Kedro boasts over 10,000 GitHub stars and powers workflows at companies handling petabytes. But data teams lag on deps—pipenv locks or conda envs gather dust. Snyk flagged this as high severity (CVSS likely 7.5+), yet without broad scanning, it persists. Similar issues plague DVC (another pipeline tool) in the past, underscoring sloppy path handling in Python’s data ecosystem.
Test it yourself on vulnerable versions (pre-1.3.0). Set up a dataset at local://example with versions dir. Then:
import kedro
catalog = kedro.io.DataCatalog.from_config(...)
df = catalog.load("example", version="../..//proc/version") # Escapes to /proc/version
print(df) # Prints kernel version, not dataset
This reads host files directly. In Dockerized runs, it breaches container boundaries if volumes mount host dirs.
Fix It Now
Upgrade to Kedro 1.3.0 or later:
$ pip install kedro>=1.3.0
. The patch sanitizes versions by stripping .., separators, and absolutes, confining loads to the dataset root.
No upgrade? Workaround by validating inputs. Reject versions with re.match(r'[\\/..\s]', version) or similar. Wrap catalog loads in a sanitizer function. For CLI, parse --load-versions args server-side if automated.

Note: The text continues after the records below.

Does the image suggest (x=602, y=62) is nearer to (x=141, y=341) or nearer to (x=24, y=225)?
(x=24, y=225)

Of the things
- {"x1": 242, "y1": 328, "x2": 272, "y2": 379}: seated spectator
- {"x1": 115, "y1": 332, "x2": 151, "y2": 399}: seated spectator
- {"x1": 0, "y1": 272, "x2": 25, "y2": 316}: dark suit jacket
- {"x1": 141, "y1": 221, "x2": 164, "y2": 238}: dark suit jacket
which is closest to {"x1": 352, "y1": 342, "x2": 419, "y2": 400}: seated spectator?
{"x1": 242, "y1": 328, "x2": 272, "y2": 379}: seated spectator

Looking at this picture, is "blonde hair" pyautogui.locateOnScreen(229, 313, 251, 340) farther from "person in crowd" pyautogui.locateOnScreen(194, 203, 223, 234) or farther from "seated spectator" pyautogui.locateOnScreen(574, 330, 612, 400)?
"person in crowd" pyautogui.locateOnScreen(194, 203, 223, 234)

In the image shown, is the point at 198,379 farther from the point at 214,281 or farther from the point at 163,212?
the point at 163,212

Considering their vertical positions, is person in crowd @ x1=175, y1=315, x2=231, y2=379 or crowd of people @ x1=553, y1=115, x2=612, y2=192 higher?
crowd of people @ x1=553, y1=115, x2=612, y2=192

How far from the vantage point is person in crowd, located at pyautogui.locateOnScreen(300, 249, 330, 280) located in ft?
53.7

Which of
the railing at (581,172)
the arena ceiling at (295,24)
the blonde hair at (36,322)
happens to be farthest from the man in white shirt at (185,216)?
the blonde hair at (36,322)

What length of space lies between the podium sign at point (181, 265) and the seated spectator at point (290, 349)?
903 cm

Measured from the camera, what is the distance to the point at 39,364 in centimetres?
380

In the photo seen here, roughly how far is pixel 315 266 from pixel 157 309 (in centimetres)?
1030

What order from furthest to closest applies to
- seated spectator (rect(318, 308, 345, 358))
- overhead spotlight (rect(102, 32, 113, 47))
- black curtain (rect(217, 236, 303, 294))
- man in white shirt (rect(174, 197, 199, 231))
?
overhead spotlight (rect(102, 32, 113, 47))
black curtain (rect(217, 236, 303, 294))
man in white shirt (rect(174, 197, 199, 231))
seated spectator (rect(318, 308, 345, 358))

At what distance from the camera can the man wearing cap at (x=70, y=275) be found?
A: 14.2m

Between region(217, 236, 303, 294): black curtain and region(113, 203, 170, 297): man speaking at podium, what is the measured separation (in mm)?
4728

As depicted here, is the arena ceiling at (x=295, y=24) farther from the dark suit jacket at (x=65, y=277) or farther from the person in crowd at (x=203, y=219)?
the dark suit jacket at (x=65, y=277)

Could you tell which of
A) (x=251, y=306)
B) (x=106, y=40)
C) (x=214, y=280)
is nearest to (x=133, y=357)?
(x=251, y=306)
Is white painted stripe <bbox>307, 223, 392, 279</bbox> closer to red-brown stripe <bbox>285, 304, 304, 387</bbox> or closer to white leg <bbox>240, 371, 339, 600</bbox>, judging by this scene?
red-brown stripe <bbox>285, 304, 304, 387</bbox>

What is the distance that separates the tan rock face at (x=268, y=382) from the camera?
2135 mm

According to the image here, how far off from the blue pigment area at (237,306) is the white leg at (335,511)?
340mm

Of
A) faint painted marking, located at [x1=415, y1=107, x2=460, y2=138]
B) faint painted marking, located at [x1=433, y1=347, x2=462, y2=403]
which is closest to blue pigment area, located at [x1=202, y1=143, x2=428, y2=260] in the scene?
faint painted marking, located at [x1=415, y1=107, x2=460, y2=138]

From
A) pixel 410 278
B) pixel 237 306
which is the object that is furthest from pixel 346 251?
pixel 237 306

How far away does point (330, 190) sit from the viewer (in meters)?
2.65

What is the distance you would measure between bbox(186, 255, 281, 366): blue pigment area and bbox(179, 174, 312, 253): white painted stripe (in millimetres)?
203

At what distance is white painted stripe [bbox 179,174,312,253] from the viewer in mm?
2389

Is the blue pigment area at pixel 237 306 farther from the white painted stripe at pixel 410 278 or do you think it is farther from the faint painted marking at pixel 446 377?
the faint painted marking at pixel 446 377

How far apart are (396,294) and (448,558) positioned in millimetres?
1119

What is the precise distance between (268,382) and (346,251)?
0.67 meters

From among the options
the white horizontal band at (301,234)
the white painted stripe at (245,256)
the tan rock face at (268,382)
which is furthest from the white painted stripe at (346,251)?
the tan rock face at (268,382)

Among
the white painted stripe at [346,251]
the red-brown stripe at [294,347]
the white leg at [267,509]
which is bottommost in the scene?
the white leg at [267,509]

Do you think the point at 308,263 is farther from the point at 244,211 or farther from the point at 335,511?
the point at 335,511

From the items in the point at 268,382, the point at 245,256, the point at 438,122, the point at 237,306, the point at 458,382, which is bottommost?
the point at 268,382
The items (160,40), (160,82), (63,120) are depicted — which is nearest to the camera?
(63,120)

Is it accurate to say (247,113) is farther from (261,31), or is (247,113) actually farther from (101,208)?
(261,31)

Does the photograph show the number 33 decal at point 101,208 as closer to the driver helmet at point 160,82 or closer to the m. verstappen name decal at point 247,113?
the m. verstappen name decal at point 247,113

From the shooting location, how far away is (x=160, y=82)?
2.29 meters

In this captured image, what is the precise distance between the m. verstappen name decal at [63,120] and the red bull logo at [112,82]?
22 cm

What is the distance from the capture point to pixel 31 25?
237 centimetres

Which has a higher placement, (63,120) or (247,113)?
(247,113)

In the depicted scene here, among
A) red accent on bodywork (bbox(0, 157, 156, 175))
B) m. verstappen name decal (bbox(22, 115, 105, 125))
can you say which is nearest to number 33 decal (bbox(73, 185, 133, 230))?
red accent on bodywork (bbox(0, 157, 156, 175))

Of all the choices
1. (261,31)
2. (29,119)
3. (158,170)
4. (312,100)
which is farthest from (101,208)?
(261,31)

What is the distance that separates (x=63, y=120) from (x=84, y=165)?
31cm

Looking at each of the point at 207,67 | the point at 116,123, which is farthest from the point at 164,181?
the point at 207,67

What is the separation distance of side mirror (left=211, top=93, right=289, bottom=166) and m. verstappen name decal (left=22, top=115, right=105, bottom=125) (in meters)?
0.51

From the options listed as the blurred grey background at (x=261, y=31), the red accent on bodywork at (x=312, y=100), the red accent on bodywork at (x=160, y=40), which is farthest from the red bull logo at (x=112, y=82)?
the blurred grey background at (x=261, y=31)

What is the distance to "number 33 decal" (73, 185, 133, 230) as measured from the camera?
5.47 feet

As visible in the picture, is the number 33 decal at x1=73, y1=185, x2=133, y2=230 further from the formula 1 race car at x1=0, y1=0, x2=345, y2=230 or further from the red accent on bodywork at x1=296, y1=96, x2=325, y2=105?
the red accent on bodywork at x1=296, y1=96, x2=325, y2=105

Fair credit: QuantumBlack disclosed transparently via GitHub Advisory (GHSA-m4c5-4v5h-3f2q). Patch landed fast—days after discovery. But skepticism remains: Kedro’s CLI parsing invites abuse in scripts. Data tools need battle-tested utils like pathlib.Path().resolve().relative_to(base) from day one. Scan your deps with pip-audit or Snyk; this vuln exposes how “safe” frameworks falter on basics.
Bottom line: Patch today. In finance or crypto pipelines—where Kedro shines for reproducible flows—this blocks attackers turning version tags into backdoors. Your data integrity depends on it.